Rob Neyer’s Big Book of Baseball Blunders is hot off the presses. In an excerpt at ESPN.com, he details Babe Ruth’s rather embarrasing 1935 season with the Boston Braves.
Ruth had turned thirty-nine in 1934, and though he could still hit — in ’34, Ruth was maybe the third-best hitter in the American League, behind only Gehrig and Foxx — he couldn’t do much else. As Fred Lieb later wrote, “The pipestems that served as legs would no longer carry, with any alacrity, the barrel that served as a torso.” Yankees manager Joe McCarthy had seen enough of Ruth, because the Babe could neither field nor run and also because the Babe made no little secret of his ambition to manage the Yankees. Soon.
When Ruth signed his contract with the Braves, he believed that he really would be a sort of assistant manager, with the chance to either take over as manager — perhaps as early as 1936 — or wind up with enough stock in the Braves to be an active co-owner. He believed those things because Fuchs, in a long letter delivered a few days before the press conference in New York, told him so.

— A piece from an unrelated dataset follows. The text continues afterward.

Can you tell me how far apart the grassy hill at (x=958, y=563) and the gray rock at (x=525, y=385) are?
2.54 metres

However, Ruth’s actual contract wasn’t nearly so expansive. In fact, Ruth soon discovered that, rather than being given stock in the Braves, he was seen by Fuchs as a potential investor; the hope was that Ruth would sink $50,000 of his money into the club. Ruth also was expected to participate in various promotional events, and play in exhibition games (which were, in those days, frequent for most major-league clubs). But on May 12, with Ruth struggling at the plate, he told McKechnie and Fuchs that he wanted to retire. Fuchs convinced him to hang on for a few more weeks, as the Braves hadn’t yet visited every National League ballpark where various Babe Ruth Days were scheduled.
There would be one last hurrah. On May 25 in Pittsburgh, Ruth hit a two-run homer in the first inning. In the third, he hit another. And in the seventh, he hit one more home run (this time with nobody on base). The latter two homers came against Guy Bush, who years later would say, “I never saw a ball hit so hard before or since. He was fat and old, but he still had that great swing. Even when he missed, you could hear the bat go swish. I can’t remember anything about the first home run he hit off me that day. I guess it was just another homer. But I can’t forget that last one. It’s probably still going.”

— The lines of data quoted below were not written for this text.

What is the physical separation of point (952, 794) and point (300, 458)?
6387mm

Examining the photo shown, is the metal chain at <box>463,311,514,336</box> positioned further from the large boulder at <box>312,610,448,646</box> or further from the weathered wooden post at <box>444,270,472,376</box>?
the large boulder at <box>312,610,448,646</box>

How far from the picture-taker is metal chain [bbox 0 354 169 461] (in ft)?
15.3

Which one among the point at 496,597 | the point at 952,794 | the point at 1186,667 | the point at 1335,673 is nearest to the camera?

Ruth had hit the ball over the Forbes Field roof, something nobody had ever done before. It was Ruth’s last home run, and his last hit. And emblematic of the Braves’ fortunes in 1935, despite Ruth’s three home runs and six runs batted in — he’d also singled home a run — the Braves lost the game, 11-7.
Ruth could still swing the bat. But he couldn’t run, and so he couldn’t field or do more than trot around the bases, and McKechnie was facing a trio of mutinous pitchers who said they might refuse to take the mound if Ruth were in right field.